Dataset records:
----

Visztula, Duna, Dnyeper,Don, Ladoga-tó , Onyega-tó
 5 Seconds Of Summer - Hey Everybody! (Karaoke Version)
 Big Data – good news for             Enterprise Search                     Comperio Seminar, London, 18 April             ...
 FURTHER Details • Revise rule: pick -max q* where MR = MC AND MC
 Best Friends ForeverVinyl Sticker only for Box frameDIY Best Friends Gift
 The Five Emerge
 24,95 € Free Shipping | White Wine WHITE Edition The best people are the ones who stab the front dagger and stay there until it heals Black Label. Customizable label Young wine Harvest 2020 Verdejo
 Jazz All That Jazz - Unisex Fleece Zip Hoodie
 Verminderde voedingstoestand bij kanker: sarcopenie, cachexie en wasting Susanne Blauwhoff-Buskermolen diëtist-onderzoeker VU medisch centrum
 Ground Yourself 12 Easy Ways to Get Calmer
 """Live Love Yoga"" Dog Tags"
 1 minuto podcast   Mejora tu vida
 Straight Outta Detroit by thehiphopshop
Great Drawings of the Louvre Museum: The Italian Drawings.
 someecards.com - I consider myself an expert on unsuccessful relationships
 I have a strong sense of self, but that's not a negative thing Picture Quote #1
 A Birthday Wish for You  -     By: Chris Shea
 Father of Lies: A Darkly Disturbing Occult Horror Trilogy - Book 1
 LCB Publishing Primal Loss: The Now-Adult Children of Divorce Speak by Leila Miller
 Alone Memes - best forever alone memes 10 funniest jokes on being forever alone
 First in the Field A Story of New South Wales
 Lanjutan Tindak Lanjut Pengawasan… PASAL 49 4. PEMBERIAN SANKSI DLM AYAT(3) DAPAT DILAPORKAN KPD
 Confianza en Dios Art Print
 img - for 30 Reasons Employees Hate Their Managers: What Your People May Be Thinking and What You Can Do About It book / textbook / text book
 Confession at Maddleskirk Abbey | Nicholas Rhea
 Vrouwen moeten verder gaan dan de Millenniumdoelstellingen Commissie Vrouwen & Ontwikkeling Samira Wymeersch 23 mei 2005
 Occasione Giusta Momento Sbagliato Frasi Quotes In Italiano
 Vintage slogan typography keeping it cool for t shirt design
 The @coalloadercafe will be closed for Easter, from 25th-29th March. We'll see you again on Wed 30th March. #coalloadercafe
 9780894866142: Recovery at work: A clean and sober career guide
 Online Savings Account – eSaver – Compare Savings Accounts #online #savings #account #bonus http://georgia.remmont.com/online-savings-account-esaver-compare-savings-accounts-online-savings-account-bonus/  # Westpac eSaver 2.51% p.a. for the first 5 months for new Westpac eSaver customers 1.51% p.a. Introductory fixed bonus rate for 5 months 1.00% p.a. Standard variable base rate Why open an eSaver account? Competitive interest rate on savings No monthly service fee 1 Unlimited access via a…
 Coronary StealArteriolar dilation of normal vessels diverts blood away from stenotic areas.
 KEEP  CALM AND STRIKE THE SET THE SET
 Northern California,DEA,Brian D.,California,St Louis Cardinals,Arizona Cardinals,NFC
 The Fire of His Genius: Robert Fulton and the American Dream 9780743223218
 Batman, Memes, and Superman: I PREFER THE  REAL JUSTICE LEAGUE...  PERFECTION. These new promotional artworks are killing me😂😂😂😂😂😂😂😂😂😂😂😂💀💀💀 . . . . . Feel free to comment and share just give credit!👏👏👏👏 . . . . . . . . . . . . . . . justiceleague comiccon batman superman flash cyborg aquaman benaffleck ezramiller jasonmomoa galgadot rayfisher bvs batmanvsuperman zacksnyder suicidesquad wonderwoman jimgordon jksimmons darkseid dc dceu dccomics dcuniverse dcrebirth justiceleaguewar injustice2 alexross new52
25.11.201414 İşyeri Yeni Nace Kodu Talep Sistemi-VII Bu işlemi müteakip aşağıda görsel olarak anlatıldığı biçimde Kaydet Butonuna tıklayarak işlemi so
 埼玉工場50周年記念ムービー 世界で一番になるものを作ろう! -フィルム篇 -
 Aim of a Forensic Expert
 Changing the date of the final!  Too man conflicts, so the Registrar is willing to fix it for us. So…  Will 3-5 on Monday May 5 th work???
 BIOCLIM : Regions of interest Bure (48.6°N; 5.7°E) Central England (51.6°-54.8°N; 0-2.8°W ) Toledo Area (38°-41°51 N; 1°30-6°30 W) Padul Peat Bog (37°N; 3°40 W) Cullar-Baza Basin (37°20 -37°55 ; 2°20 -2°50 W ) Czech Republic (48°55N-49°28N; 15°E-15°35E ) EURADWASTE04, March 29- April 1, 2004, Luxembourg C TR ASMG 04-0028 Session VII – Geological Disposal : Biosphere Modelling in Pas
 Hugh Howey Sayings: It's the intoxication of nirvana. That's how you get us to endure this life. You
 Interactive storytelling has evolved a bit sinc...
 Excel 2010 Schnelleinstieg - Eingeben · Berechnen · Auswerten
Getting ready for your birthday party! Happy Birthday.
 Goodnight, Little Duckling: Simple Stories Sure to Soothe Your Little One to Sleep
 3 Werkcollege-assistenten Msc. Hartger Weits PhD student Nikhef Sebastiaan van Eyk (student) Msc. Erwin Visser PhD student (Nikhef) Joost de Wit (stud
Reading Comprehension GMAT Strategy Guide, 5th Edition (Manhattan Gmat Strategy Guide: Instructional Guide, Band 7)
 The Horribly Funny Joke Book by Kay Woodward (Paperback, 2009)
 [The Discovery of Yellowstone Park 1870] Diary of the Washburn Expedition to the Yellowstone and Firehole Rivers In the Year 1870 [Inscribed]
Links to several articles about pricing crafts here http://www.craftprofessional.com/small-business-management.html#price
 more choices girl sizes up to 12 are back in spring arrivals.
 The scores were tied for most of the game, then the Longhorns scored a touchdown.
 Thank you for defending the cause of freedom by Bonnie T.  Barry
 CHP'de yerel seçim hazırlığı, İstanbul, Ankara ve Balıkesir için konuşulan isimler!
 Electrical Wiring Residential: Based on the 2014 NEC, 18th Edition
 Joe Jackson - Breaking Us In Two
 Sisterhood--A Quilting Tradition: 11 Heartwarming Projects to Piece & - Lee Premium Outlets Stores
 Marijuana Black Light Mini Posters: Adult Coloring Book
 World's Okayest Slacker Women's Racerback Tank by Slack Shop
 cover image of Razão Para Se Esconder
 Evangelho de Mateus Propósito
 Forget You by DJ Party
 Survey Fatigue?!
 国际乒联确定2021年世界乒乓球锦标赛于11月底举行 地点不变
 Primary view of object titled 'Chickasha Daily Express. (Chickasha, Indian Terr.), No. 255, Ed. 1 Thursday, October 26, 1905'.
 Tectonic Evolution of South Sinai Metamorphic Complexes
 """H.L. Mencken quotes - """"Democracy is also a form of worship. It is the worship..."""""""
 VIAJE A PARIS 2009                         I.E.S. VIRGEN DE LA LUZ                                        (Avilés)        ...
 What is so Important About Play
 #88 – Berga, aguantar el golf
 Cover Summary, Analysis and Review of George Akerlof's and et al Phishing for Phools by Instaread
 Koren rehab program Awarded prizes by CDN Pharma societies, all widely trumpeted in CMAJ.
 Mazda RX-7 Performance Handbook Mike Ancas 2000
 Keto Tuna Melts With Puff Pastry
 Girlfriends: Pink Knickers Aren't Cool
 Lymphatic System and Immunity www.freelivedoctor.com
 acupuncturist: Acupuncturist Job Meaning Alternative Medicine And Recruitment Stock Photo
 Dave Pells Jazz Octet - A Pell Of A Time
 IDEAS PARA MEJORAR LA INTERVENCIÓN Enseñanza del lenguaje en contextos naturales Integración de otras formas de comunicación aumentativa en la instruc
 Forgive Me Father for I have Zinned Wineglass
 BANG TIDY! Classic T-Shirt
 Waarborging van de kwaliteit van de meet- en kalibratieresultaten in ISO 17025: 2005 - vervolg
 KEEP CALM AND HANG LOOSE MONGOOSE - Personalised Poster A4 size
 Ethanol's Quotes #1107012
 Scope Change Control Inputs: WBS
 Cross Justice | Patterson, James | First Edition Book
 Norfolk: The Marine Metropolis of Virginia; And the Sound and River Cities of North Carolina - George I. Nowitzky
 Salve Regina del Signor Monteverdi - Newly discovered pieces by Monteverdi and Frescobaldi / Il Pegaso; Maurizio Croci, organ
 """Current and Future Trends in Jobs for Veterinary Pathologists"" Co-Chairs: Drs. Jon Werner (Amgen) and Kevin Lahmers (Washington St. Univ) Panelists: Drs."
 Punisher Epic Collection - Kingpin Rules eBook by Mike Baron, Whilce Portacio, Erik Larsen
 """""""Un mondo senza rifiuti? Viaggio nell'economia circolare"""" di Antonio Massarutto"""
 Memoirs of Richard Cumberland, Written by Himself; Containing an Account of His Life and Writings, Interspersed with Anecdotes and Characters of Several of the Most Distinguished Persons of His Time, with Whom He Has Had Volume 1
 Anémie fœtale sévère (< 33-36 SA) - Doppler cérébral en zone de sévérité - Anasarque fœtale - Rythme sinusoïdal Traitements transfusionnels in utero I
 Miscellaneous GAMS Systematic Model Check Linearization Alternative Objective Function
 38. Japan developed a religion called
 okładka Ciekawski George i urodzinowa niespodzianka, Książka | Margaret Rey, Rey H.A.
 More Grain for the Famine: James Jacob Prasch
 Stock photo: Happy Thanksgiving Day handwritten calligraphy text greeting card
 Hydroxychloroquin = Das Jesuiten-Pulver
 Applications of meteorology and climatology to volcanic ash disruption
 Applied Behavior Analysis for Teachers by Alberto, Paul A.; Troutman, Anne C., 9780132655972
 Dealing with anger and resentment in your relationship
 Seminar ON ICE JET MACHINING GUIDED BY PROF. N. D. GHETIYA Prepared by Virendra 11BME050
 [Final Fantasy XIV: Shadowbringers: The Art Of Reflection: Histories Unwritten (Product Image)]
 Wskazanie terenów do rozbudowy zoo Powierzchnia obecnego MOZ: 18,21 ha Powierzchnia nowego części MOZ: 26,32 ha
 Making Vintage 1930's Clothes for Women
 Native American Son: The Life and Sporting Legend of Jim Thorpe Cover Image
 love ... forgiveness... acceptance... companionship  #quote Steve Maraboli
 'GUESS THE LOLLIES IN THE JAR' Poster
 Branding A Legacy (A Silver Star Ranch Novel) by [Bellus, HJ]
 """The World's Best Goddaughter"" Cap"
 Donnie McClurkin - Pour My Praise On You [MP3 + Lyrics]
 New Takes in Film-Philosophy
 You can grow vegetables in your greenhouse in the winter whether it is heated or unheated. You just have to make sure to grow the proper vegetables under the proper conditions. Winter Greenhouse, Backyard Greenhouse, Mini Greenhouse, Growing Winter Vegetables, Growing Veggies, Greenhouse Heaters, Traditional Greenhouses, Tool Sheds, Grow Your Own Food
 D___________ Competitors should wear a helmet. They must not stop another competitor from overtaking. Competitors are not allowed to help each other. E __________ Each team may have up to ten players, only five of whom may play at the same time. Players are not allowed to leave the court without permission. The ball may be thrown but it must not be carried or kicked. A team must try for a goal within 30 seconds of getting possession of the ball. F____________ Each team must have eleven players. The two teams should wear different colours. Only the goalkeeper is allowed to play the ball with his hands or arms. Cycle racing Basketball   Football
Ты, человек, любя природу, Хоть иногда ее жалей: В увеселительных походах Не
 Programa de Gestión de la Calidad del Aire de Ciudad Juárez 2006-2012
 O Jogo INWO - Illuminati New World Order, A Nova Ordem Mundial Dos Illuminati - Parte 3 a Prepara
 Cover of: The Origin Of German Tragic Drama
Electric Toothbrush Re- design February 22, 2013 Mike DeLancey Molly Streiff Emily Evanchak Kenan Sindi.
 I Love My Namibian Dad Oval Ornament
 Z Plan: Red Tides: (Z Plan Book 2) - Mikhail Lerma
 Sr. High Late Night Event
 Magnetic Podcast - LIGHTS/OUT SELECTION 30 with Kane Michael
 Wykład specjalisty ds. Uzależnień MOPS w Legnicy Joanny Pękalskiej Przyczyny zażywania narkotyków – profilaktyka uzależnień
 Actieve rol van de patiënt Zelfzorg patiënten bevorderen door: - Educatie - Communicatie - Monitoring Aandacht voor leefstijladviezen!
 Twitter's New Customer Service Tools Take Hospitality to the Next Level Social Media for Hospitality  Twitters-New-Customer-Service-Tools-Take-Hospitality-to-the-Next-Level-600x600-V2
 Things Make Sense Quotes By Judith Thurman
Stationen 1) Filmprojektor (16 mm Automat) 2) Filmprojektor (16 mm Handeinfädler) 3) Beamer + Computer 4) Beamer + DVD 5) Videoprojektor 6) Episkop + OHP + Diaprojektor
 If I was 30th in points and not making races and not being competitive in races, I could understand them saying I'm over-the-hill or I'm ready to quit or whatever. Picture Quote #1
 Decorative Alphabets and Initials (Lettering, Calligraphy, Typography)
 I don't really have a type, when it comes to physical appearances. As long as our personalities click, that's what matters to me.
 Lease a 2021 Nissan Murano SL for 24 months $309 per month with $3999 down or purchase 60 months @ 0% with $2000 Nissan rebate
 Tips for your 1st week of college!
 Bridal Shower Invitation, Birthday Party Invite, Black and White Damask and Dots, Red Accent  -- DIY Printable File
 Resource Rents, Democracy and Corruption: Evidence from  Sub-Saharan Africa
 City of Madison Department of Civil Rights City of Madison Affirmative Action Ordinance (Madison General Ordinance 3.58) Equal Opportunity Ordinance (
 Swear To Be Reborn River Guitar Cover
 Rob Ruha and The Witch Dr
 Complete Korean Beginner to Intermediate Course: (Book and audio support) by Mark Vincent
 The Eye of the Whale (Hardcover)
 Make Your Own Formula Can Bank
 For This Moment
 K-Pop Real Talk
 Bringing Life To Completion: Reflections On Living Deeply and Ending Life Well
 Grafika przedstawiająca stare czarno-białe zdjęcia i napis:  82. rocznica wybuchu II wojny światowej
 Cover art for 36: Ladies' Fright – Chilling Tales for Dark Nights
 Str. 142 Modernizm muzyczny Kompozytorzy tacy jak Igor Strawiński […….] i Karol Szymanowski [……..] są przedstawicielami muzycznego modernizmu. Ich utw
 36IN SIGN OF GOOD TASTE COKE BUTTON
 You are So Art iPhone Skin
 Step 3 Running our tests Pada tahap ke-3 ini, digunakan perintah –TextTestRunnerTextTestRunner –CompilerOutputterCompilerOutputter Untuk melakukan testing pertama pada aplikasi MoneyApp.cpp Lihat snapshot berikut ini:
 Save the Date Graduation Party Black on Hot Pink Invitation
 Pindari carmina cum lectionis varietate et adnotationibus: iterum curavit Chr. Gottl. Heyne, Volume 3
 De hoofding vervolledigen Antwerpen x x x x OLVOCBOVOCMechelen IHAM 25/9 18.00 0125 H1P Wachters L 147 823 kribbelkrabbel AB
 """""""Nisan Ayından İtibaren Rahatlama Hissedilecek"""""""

----

• **Goal of the exercise**:
Using the entries above, output exactly the lines between the line holding "The @coalloadercafe will" and the line holding "Coronary StealArteriolar dilation", end lines included, and nothing more.

• **Response area**:
 The @coalloadercafe will be closed for Easter, from 25th-29th March. We'll see you again on Wed 30th March. #coalloadercafe
 9780894866142: Recovery at work: A clean and sober career guide
 Online Savings Account – eSaver – Compare Savings Accounts #online #savings #account #bonus http://georgia.remmont.com/online-savings-account-esaver-compare-savings-accounts-online-savings-account-bonus/  # Westpac eSaver 2.51% p.a. for the first 5 months for new Westpac eSaver customers 1.51% p.a. Introductory fixed bonus rate for 5 months 1.00% p.a. Standard variable base rate Why open an eSaver account? Competitive interest rate on savings No monthly service fee 1 Unlimited access via a…
 Coronary StealArteriolar dilation of normal vessels diverts blood away from stenotic areas.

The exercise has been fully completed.